The potential problems around Alphafold2 stem from the problems met with Alphafold. Alphafold is not open source. There is no server that I can send my protein sequence to. There is no Github repository from where I can download the source code (There is a Github repository to rerun exactly what they did in CASP13, but crucially it is hobbled so that it may only work on the CASP13 targets, the experimentally determined structures for which are now freely available). There are reverse-engineered implementations such as ProSPr, which are similar but not identical.
There are two reasons I find this troubling: Firstly, is that Alphafold is closed, and yet it is built upon open databases (Uniprot, PDB) and uses academic open-source software (HHBlits, JackHmmr, OpenMM and the Amber forcefield for molecular modelling).
Secondly, we know that science moves fastest when methods, data, and information are shared. Open science means that everyone can peer-review everything. If we are granted a look behind the curtain, we can see how everything is put together. Those who are inclined can tinker with the nuts and bolts of Alphafold2 and maybe break it. Maybe make it better, or faster. Make it do a thing that no-one has envisaged would be do-able, or even useful. Maybe someone from an unrelated field will be inspired to take a piece of Alphafold2 and re-tool it for another task.

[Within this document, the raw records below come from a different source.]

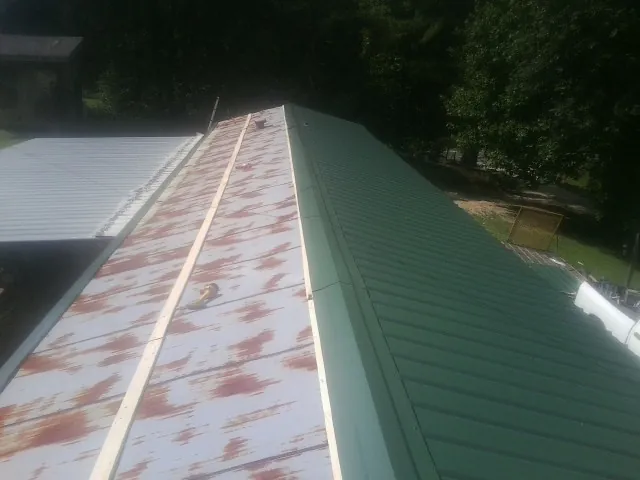 Old rusted panels beside newly installed green metal roofing — Wind Damage Roof Repair by Roofing Brothers in East Moriches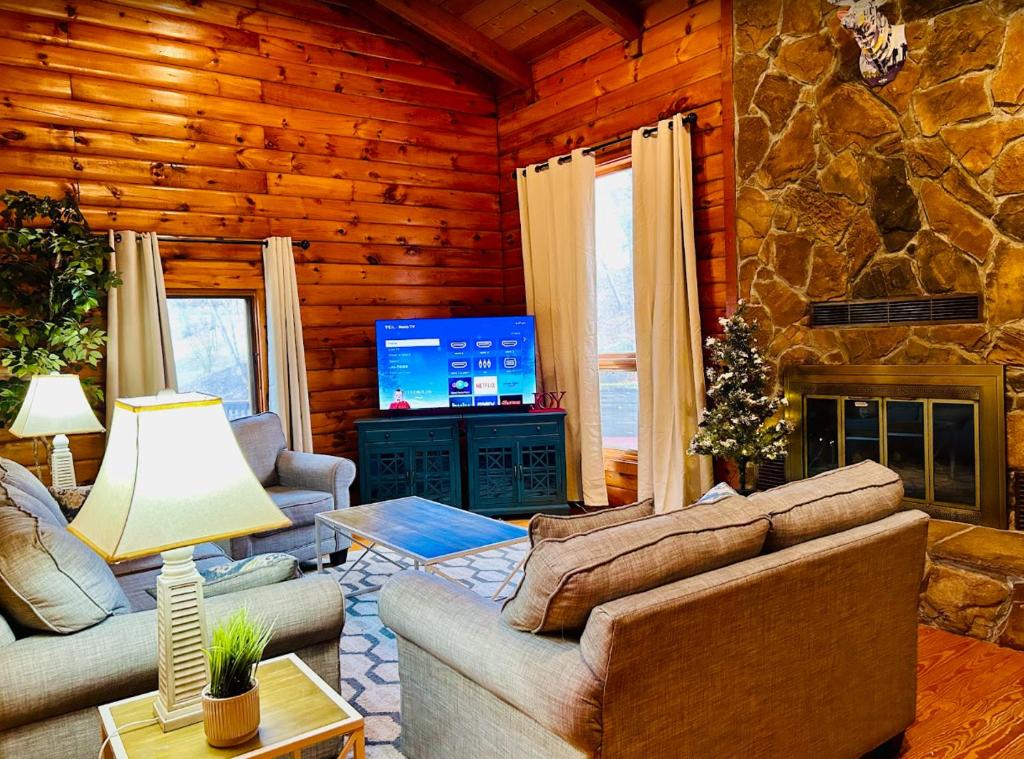una sala de estar con sofás y una chimenea en una cabaña de madera. en Cozy cabin close to Virginia Tech and Radford University, en Radford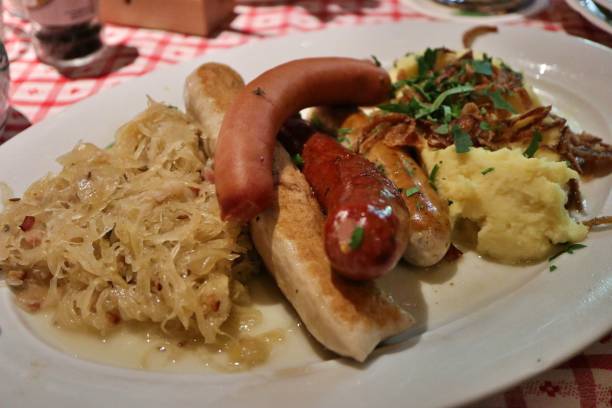 istock German cuisine: bratwurst (grilled pork sausages), mashed potatoes and sauerkraut (sour cabbage) in Munich, Germany 2167016390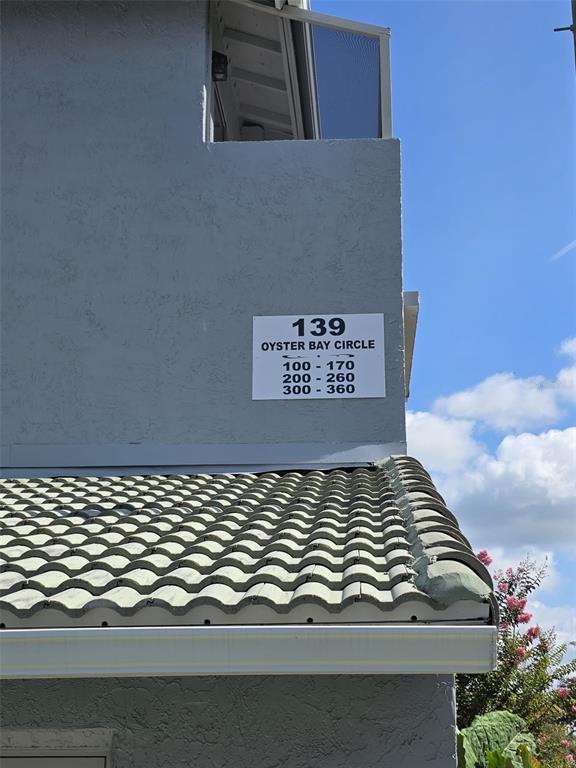 The exterior of a building shows a sign indicating unit numbers for Oyster Bay Circle — 139 OYSTER BAY CIRCLE UNIT 220, ALTAMONTE SPRINGS, FL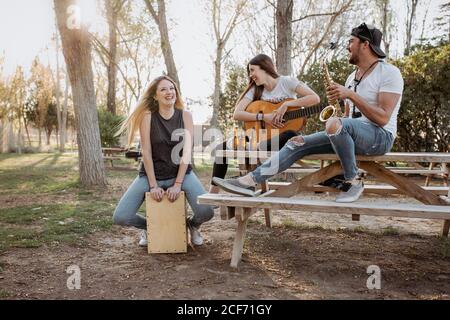 Young man and women with musical instruments sitting near table and laughing on sunny day in park Stock Photo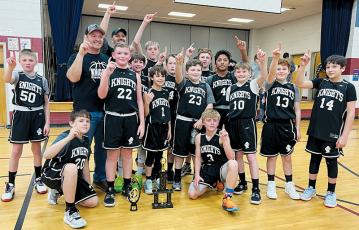The Robbinsville Mites gather at the conclusion of Saturday’s league tournament, to relish in the moment of winning the 2023-24 title. Kneeling in front are Channing Mull (left) and Brayden Allison. Second row (from left) are Jed Baxter, Micah York, Draylen Hill, Dex Webster, Conner Hyde, Tanner Fouts and Elijah Millsaps. Third row (from left) are assistant coach James York, Carsan Snider, Hudson Blevins and David Guzman. Back row (from left) are head coach Corey Snider, Tyler Holder and Levi Satterfield.
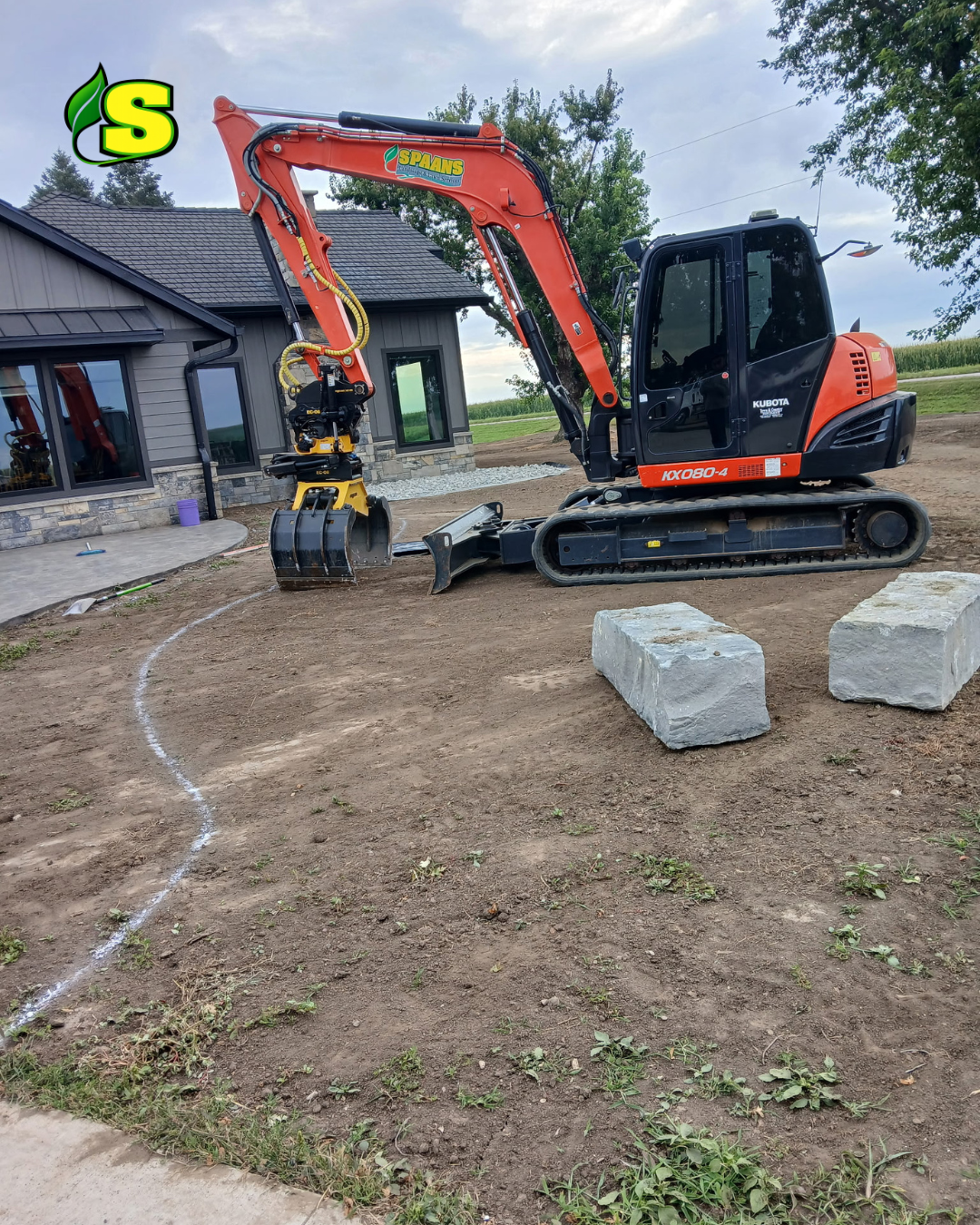 A small construction excavator working on a dirt yard in front of a house, with two large stone blocks nearby and a curved chalk line on the ground.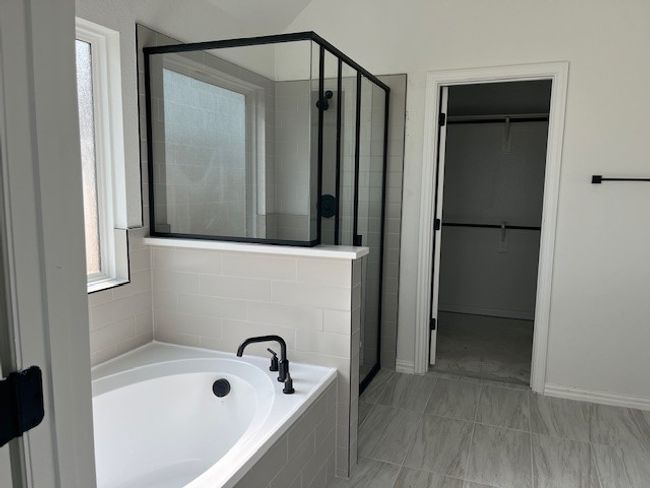 Bathroom with a stall shower, a walk in closet, a garden tub, and baseboards | Image 5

Unfortunately, Deepmind has form in the ‘keeping their toys to themselves’ game. AlphaGo was a program designed to play the strategy game, Go. It is the only program to beat a professional Dan-9 Go master. Despite widespread interest at the time, the source code was never released. Again, enthusiasts have had to reverse engineer the code from Deepmind’s descriptions. Keeping the knowledge behind winning at Go is one thing, but if Alphafold2 is as transformative as they claim, not releasing it is, to my mind, troubling and immoral. Medical advances could be made if this technology is as good as they claim. Lives could be saved or improved by information gleaned from the models that Alphafold2 produces.
I’d like to end this piece with a plea: if by any chance people from Deepmind/Alphafold are reading this, please make it open source or make a server where we can submit our sequences. I would think that the structural biology community would be extremely excited to try your new methods on our problems. Until you make your methods accessible and available, we will not be able to figure out how transformative your advances really are.